*WHAT TO DO*:
Full transcription, minus images: write out the listing below exactly as it appears.

*RECORDS FOR THIS EXERCISE*:
§

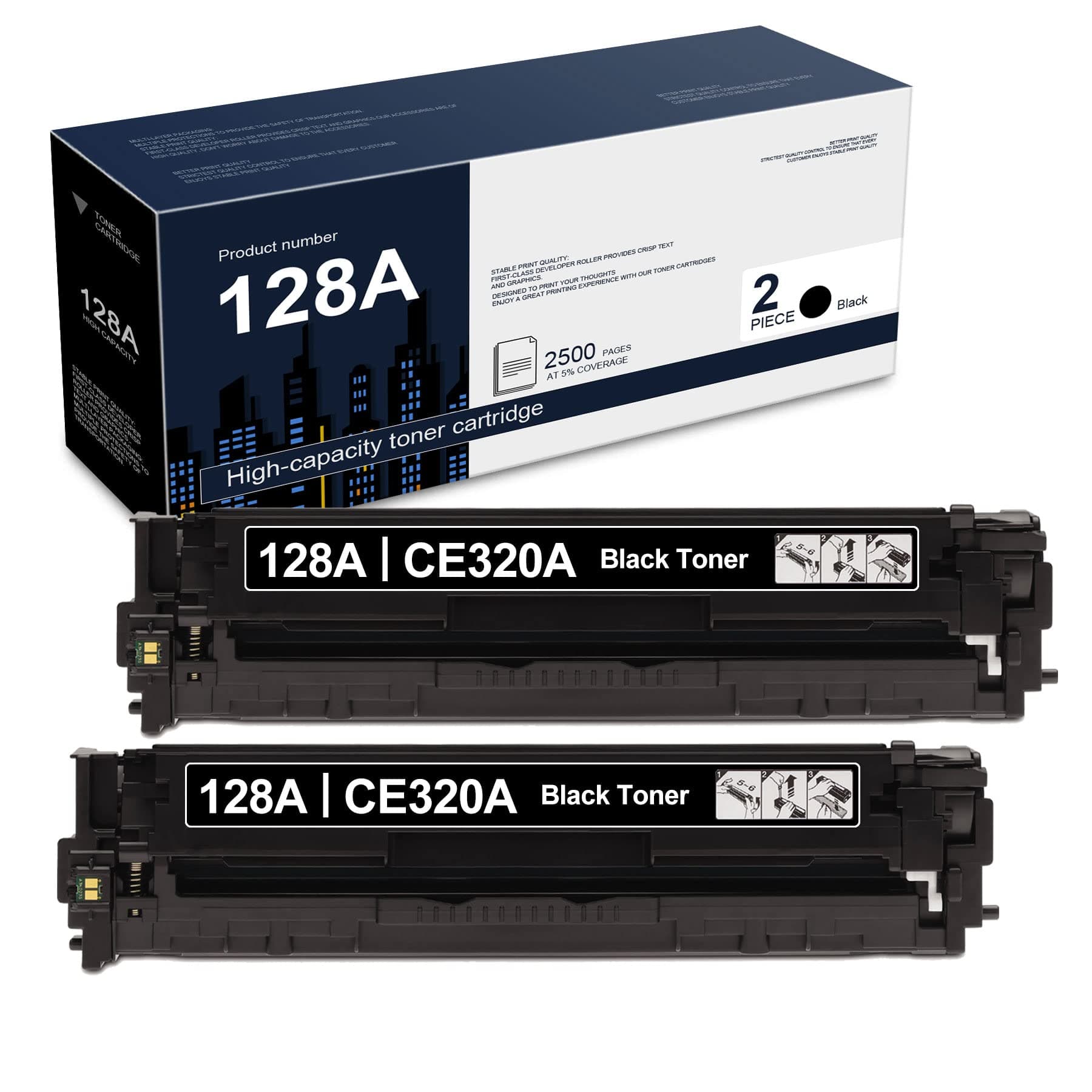 2 Pack Compatible 128A | CE320A High-Yield Black Toner Cartridge Replacement for HP CP1525n CP1525nw CM1415fn MFP CM1415fnw Printers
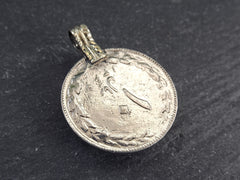 Silver Kuchi Coin Pendant, Red Glass, Afghan Coin Charm, Rustic Medallion Coin, Afghanistan, Silver Brass, 1pc, No:502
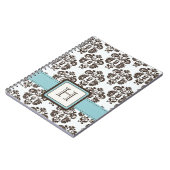 Monogrammed Eggshell Blue Brown Damask Spiral Note Notitieboek (Linkerzijde)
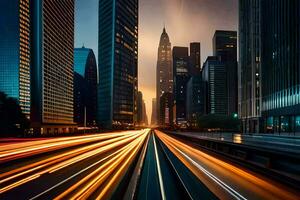 ein Stadt Straße mit Licht Wanderwege von Autos. KI-generiert foto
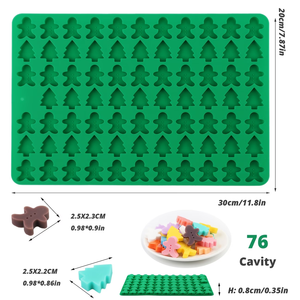Molde de Silicona Navideño de Grado Alimenticio, <span class=keywords><strong>Mini</strong></span> Moldes <span class=keywords><strong>para</strong></span> Hornear Dulces, Galletas, Pudín, Gelatina, Árbol de Navidad, <span class=keywords><strong>Hombre</strong></span> de Jengibre - Product Image 3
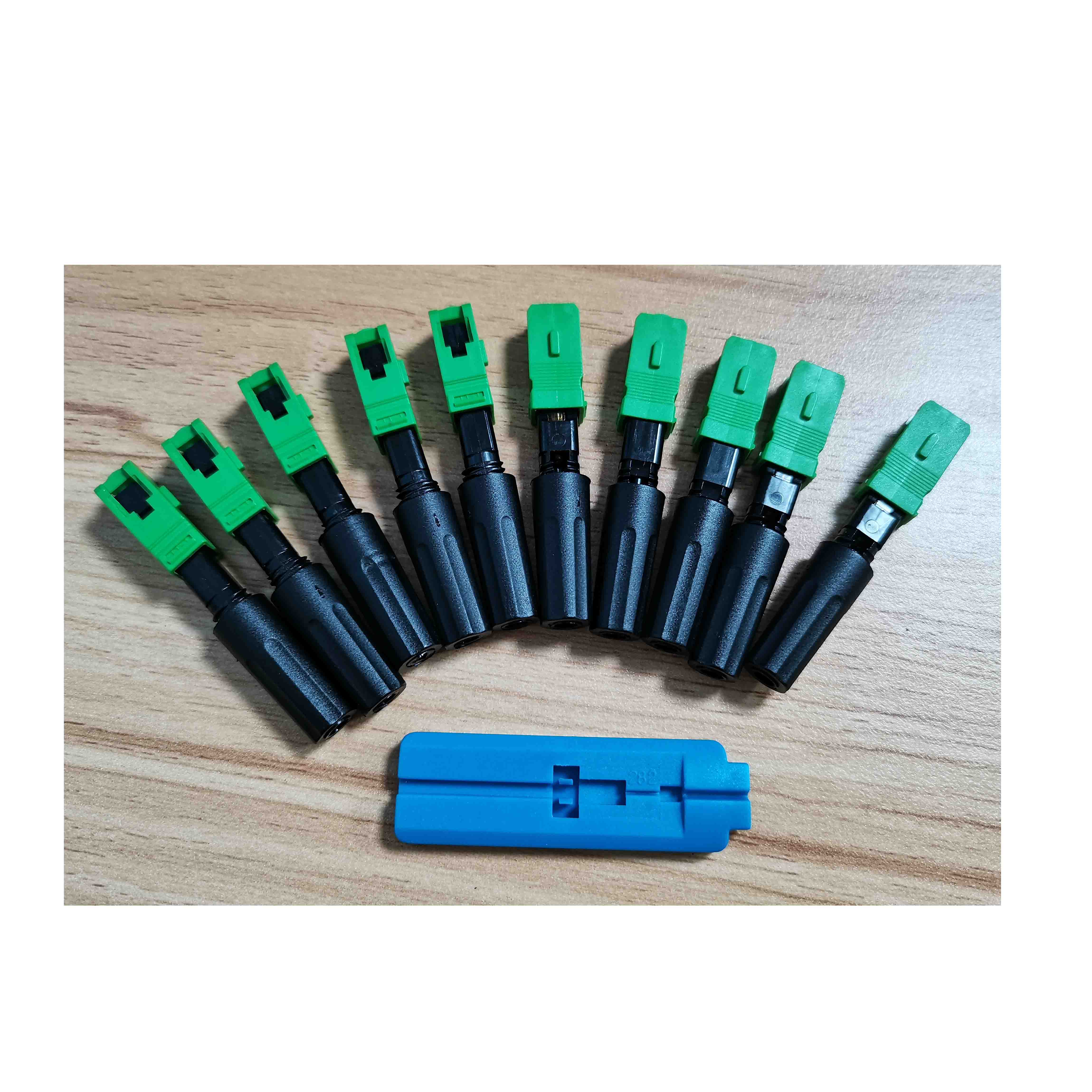 50MM Fiber embedded fast SC connector apc pc for drop cable 2*3mm 2mm or 3mm average 0.3dB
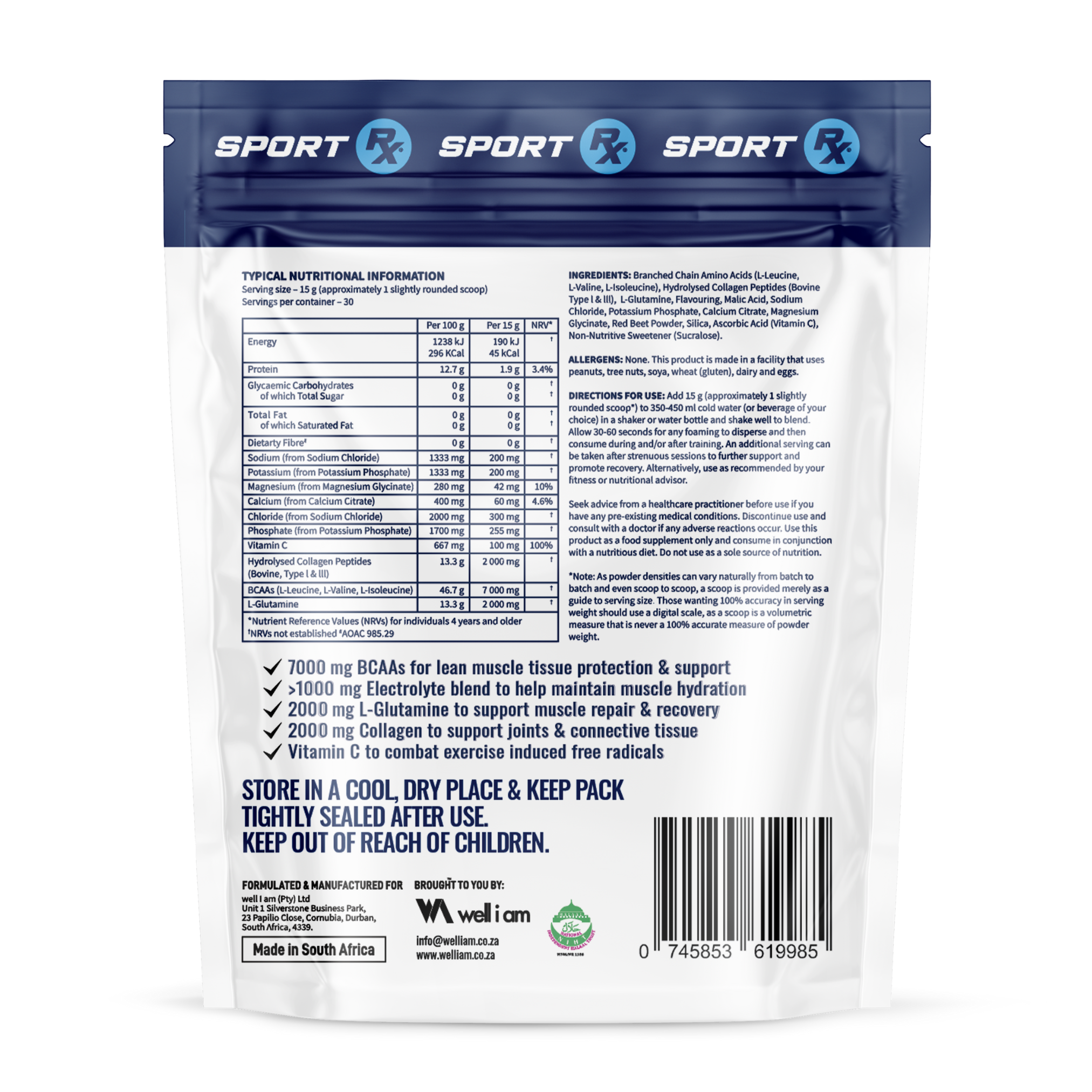 SPORT Rx HYDRA BCAA Rx Apple Berry Flavour Back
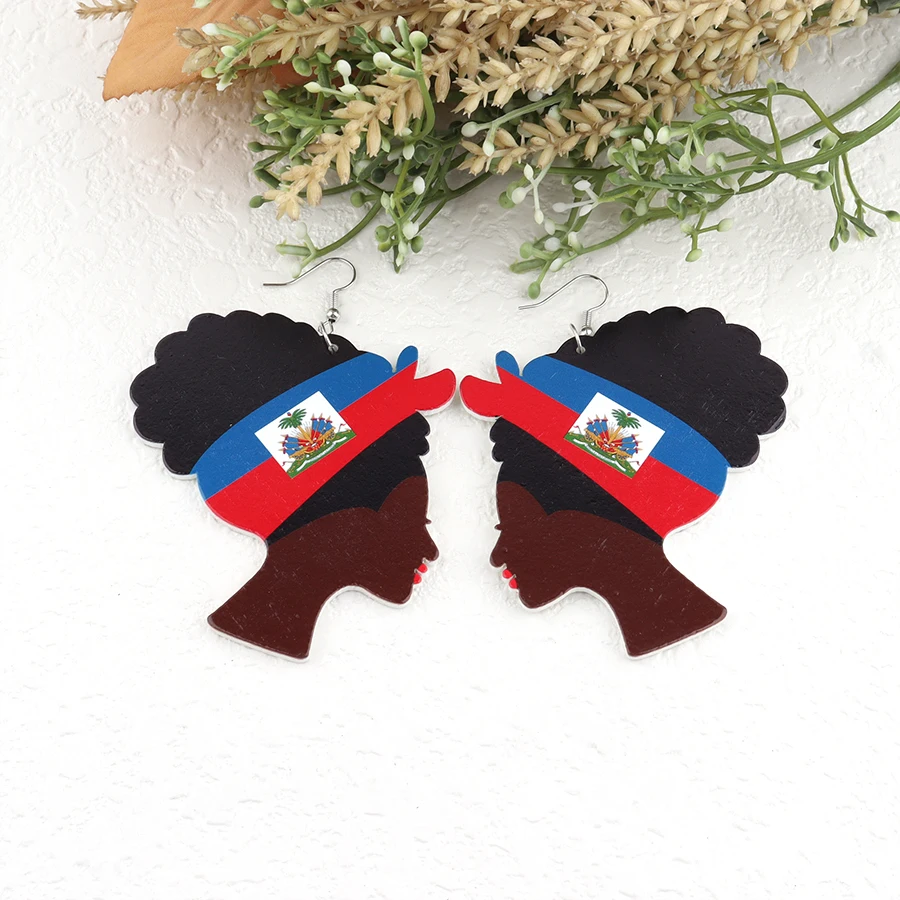 newest Haiti Black Woman wooden earrings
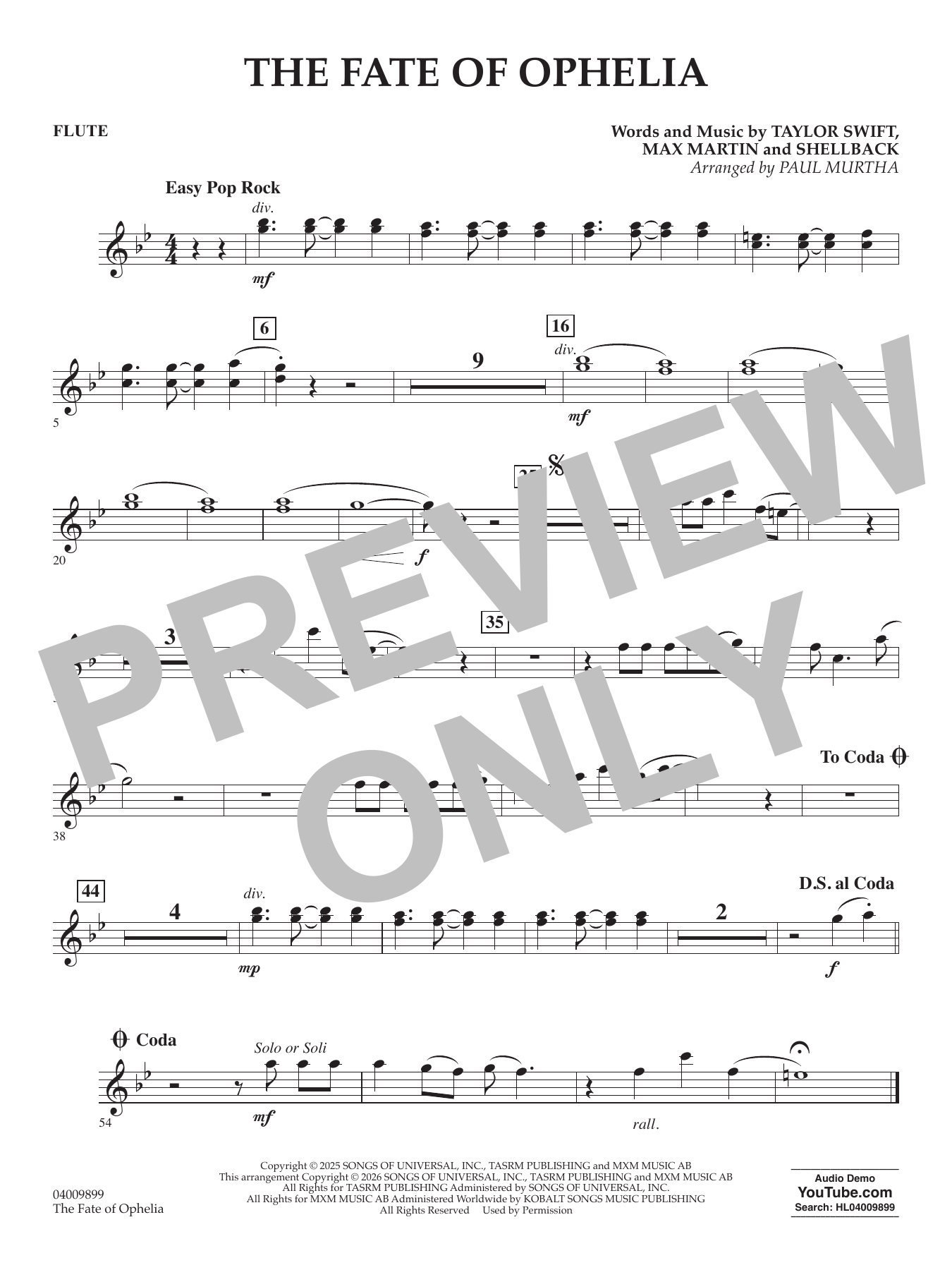 The Fate Of Ophelia (arr. Paul Murtha) - Flute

§

*YOUR RESPONSE*:
 2 Pack Compatible 128A | CE320A High-Yield Black Toner Cartridge Replacement for HP CP1525n CP1525nw CM1415fn MFP CM1415fnw Printers
 Silver Kuchi Coin Pendant, Red Glass, Afghan Coin Charm, Rustic Medallion Coin, Afghanistan, Silver Brass, 1pc, No:502
 Monogrammed Eggshell Blue Brown Damask Spiral Note Notitieboek (Linkerzijde)
 ein Stadt Straße mit Licht Wanderwege von Autos. KI-generiert foto
Molde de Silicona Navideño de Grado Alimenticio, <span class=keywords><strong>Mini</strong></span> Moldes <span class=keywords><strong>para</strong></span> Hornear Dulces, Galletas, Pudín, Gelatina, Árbol de Navidad, <span class=keywords><strong>Hombre</strong></span> de Jengibre - Product Image 3
 50MM Fiber embedded fast SC connector apc pc for drop cable 2*3mm 2mm or 3mm average 0.3dB
 SPORT Rx HYDRA BCAA Rx Apple Berry Flavour Back
 newest Haiti Black Woman wooden earrings
 The Fate Of Ophelia (arr. Paul Murtha) - Flute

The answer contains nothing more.